#### Extracted records
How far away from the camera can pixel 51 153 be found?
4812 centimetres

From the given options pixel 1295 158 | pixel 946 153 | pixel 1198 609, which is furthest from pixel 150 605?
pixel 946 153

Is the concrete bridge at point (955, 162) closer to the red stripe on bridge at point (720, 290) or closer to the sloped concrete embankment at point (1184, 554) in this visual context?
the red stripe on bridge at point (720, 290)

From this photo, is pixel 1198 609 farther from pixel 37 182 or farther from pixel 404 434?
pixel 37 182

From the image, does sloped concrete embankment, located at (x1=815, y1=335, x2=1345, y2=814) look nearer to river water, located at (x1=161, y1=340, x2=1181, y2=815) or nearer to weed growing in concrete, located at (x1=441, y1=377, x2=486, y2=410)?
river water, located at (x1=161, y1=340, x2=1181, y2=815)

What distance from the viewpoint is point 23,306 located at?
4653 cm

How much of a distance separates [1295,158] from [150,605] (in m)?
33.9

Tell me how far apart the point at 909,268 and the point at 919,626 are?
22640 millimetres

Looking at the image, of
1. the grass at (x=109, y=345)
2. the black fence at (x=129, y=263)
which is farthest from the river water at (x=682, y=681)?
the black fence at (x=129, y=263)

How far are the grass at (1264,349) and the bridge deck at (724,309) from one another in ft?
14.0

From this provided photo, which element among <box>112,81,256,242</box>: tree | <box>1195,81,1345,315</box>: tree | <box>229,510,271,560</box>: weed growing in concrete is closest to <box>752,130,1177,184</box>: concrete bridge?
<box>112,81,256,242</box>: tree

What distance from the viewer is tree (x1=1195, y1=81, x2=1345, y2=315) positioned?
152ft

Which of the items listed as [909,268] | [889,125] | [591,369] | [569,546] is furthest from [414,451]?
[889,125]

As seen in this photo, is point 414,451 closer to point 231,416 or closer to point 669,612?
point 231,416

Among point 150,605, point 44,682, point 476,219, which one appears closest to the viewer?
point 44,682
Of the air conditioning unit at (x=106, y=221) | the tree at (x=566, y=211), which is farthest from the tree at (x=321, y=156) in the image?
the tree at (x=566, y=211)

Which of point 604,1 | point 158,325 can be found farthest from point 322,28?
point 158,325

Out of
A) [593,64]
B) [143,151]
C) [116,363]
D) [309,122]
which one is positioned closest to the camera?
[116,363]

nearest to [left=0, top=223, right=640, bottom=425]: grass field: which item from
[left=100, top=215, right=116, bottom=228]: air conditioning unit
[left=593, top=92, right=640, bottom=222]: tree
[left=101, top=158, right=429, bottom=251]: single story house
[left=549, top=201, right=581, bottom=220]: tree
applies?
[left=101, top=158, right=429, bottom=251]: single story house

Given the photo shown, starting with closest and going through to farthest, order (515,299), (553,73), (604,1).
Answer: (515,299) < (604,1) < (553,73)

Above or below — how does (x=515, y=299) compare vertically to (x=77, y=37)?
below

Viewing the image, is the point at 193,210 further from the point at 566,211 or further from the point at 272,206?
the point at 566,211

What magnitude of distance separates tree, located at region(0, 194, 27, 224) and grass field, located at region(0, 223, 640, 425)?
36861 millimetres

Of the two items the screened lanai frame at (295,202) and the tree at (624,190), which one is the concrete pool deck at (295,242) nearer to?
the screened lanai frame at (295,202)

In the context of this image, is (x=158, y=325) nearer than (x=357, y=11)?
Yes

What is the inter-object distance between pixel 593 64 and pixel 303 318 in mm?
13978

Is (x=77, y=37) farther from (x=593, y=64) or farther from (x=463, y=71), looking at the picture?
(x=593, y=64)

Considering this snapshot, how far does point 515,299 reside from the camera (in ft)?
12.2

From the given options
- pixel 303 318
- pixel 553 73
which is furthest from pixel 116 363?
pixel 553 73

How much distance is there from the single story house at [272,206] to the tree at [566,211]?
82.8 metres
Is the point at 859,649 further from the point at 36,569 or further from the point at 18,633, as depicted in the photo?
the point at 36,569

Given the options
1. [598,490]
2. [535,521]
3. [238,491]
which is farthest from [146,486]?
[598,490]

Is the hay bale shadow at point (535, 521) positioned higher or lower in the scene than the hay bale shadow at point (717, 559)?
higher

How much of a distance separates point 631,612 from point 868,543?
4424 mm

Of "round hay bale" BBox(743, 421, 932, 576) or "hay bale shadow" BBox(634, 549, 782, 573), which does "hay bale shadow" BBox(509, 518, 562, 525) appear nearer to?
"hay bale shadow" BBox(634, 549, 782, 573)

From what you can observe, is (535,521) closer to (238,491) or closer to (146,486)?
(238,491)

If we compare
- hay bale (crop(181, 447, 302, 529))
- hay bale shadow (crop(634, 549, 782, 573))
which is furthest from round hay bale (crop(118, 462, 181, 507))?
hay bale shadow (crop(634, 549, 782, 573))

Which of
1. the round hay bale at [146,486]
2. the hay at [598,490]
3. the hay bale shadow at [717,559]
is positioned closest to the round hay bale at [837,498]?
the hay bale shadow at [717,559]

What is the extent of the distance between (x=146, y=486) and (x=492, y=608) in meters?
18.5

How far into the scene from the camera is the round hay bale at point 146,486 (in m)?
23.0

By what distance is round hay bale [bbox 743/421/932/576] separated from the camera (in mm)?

#### Problem
List every line of the records above that contains the word "unit". Only exact-case matches count.

#### Output below
Of the air conditioning unit at (x=106, y=221) | the tree at (x=566, y=211), which is farthest from the tree at (x=321, y=156) in the image?
[left=100, top=215, right=116, bottom=228]: air conditioning unit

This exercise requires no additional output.